A iniciativa ocorre após os ataques dos Estados Unidos ao país sul-americano e a destruição do principal centro de distribuição da cidade de La Guaira.
De acordo com o ministério, os materiais enviados nesta sexta englobam medicamentos de uso contínuo, filtros, linhas arterial e venosa, cateteres e soluções para o tratamento da hemodiálise, e auxiliarão no cuidado a 16 mil pacientes venezuelanos que precisam desse tratamento.
“Essas pessoas correm risco de vida se não tiverem a continuidade do tratamento a que se submetiam antes da ofensiva”, afirma a pasta.
Os insumos foram obtidos por doações de hospitais universitários e filantrópicos de todo o País e, conforme o ministro da Saúde, Alexandre Padilha, seu envio à Venezuela não afetará os serviços do Sistema Único de Saúde (SUS) e nem a assistência dos cerca de 170 mil brasileiros que realizam diálise pela rede pública.

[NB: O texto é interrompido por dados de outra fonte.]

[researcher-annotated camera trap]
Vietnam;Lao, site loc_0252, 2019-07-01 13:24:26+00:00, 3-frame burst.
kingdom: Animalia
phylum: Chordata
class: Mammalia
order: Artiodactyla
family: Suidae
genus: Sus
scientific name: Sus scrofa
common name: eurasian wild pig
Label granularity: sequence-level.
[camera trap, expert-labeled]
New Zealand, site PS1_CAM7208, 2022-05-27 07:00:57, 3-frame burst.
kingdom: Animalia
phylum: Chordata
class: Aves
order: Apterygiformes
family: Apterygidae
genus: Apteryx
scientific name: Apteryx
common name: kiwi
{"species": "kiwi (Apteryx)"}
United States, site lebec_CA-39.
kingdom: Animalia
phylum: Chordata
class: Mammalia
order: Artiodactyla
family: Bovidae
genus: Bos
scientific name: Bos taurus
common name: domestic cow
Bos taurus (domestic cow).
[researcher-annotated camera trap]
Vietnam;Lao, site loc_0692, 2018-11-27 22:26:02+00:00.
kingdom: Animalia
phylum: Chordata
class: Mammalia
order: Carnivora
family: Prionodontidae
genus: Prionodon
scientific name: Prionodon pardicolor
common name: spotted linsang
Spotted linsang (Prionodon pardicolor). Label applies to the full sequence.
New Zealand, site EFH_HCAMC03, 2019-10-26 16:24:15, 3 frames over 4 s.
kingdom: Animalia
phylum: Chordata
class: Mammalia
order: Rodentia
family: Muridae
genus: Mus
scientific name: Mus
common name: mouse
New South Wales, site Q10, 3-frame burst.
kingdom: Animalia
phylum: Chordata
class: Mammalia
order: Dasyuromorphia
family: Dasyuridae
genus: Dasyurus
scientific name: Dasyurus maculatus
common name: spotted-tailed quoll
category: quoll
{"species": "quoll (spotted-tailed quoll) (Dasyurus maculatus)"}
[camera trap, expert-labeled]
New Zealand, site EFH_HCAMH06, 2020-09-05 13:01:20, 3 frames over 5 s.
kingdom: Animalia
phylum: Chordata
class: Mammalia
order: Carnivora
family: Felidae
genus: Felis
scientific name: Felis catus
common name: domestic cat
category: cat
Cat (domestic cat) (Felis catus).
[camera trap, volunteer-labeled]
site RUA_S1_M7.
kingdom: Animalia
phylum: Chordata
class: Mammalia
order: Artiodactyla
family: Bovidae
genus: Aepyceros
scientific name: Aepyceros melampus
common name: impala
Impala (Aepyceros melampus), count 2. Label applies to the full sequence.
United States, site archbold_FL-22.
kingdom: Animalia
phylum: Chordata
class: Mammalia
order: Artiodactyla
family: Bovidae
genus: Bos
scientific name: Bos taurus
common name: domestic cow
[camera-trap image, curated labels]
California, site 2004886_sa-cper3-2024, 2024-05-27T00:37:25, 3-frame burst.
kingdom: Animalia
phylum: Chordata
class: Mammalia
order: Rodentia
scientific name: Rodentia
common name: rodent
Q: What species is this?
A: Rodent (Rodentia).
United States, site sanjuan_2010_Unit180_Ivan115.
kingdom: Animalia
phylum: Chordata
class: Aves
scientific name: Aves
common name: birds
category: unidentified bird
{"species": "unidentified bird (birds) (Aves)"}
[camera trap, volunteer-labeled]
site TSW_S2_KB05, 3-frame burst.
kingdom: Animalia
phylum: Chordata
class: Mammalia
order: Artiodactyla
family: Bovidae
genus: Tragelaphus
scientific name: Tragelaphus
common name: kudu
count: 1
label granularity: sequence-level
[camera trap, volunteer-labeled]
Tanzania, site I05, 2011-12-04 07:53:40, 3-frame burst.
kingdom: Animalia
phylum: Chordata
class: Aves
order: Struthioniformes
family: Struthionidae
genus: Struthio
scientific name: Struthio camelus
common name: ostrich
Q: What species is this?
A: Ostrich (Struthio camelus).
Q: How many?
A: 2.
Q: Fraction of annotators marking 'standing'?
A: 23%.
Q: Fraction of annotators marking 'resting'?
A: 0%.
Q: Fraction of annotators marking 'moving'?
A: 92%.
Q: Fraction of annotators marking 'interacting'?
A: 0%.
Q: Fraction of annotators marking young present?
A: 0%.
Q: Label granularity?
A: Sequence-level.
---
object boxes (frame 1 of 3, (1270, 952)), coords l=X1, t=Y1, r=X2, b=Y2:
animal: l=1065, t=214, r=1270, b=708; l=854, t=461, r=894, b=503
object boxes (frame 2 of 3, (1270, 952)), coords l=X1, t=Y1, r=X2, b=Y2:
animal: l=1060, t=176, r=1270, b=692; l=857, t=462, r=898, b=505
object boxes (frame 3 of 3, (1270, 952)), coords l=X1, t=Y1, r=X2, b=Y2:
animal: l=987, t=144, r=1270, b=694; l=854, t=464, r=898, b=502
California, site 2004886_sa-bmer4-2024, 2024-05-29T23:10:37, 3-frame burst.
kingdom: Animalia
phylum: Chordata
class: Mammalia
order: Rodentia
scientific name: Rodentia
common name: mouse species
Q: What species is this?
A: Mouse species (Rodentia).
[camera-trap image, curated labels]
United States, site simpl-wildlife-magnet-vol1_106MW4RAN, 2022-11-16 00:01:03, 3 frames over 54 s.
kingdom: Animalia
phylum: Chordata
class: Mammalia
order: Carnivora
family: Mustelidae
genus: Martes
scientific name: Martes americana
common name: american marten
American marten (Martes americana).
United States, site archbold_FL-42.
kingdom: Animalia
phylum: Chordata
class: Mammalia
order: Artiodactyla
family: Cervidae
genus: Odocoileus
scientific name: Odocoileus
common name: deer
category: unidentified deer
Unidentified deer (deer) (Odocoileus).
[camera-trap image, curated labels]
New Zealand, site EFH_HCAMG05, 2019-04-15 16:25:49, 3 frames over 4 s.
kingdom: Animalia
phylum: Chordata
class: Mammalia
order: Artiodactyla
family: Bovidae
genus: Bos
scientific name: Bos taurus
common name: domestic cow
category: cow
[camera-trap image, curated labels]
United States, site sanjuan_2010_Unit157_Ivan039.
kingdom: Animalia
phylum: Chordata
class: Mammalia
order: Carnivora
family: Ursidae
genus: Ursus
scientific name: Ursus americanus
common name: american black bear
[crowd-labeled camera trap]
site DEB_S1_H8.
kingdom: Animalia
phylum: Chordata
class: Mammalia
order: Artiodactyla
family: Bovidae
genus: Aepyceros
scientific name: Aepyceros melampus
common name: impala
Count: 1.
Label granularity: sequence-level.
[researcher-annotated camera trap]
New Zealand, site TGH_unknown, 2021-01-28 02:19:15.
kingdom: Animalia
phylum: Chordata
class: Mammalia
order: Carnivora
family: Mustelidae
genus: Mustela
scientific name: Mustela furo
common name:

Ainda segundo o ministro, a doação ocorre em solidariedade ao país que, durante a pandemia de covid-19, disponibilizou oxigênio para o Brasil.
O ministro ainda enviou à ministra da Saúde da Venezuela, Magaly Gutiérrez, uma carta que oficializa o apoio do governo brasileiro para a garantia da assistência à saúde dos venezuelanos, especialmente aos pacientes de diálise.
Situação na fronteira
Na última terça-feira, 6, a pasta informou ter enviado uma equipe para Roraima para monitorar a fronteira com a Venezuela e para avaliar a estrutura e a rede de saúde na região.
Intitulada Operação Acolhida, a ação envolve 40 profissionais da saúde que atuam em Pacaraima (RR), nos espaços de alojamento e ocupações espontâneas, atendendo pessoas que chegam da Venezuela. O ministério diz que, até o momento, não houve necessidade de ampliação das equipes na cidade e em Boa Vista.
Além dos profissionais da saúde atuando nos dois municípios, o governo federal enviou a Força Nacional de Segurança Pública para a região, que vai atuar nos locais por 90 dias.